As discussed below, this figure summarizes the reasons for related and unrelated diversification.
Related diversification
In related diversification, companies have a strategic fit with the new venture. To make this strategy work, you capitalize on the strengths or competitive advantage you’ve already established.
Richard Branson, famous for his company Virgin, has more than 300 companies that carry the Virgin name: Virgin Atlantic, Virgin Mobile, and Virgin Galactic — his most recent venture into space travel — are just a few examples. This related diversification strategy works because all the companies share the brand, marketing, public relations, and corporate knowledge.
Unrelated diversification
Unrelated diversification has nothing to do with leveraging your current business strengths or weaknesses.
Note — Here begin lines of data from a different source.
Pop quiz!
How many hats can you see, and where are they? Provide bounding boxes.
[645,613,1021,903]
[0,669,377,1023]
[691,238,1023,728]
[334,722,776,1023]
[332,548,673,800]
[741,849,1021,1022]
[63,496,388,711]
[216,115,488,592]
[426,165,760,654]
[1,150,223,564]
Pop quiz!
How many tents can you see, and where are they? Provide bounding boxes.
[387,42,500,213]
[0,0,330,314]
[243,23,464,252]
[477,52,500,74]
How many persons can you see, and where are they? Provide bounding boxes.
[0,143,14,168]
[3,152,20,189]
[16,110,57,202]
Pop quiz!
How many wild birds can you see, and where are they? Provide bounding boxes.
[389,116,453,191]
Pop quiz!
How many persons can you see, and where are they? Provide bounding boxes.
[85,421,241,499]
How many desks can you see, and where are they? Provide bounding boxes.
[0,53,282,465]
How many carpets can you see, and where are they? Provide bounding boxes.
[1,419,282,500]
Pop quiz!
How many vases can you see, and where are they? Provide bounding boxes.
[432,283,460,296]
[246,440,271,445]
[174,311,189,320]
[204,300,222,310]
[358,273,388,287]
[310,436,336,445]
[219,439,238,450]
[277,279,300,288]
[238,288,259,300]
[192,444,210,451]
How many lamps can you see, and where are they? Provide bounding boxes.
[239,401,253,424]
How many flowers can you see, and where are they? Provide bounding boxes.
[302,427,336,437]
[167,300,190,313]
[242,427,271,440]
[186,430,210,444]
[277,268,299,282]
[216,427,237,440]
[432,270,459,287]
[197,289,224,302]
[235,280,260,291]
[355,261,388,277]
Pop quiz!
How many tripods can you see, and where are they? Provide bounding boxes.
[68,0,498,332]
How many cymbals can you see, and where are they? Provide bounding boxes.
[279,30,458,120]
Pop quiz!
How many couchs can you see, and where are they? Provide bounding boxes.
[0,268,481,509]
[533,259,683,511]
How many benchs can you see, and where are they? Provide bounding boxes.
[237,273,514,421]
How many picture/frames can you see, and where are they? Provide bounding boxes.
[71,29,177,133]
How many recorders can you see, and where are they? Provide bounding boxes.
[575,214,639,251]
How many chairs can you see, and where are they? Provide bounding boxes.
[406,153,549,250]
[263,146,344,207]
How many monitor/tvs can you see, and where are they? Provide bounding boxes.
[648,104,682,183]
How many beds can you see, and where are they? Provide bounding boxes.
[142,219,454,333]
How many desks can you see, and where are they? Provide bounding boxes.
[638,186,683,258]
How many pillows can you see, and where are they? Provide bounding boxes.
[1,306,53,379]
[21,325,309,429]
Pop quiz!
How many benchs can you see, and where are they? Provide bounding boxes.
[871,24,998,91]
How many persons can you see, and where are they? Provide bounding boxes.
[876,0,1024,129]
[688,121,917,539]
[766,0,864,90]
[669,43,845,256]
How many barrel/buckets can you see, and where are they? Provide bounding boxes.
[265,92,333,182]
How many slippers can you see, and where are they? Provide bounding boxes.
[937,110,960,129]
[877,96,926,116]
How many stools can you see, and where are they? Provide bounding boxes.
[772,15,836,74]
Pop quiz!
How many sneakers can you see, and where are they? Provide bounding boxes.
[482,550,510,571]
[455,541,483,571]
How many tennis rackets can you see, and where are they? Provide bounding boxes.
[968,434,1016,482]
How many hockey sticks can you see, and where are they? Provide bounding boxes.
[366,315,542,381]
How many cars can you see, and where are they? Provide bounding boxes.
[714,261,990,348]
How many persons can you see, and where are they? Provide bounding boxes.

It’s more about not putting all your eggs in one basket. For example, an investor diversifies his financial portfolio to protect against losses. Many entrepreneurs execute this strategy unknowingly by becoming involved in multiple, unrelated businesses. Unrelated diversification is the most risky of all the market level strategies.
Hypothetically, say the owner of a local IT consulting company decided to take over a failing sandwich shop because he always wanted to be in the restaurant business. Clearly, these two businesses are unrelated. But by accident, the business owner is executing a diversification strategy. He’s now in the IT industry and the dining industry.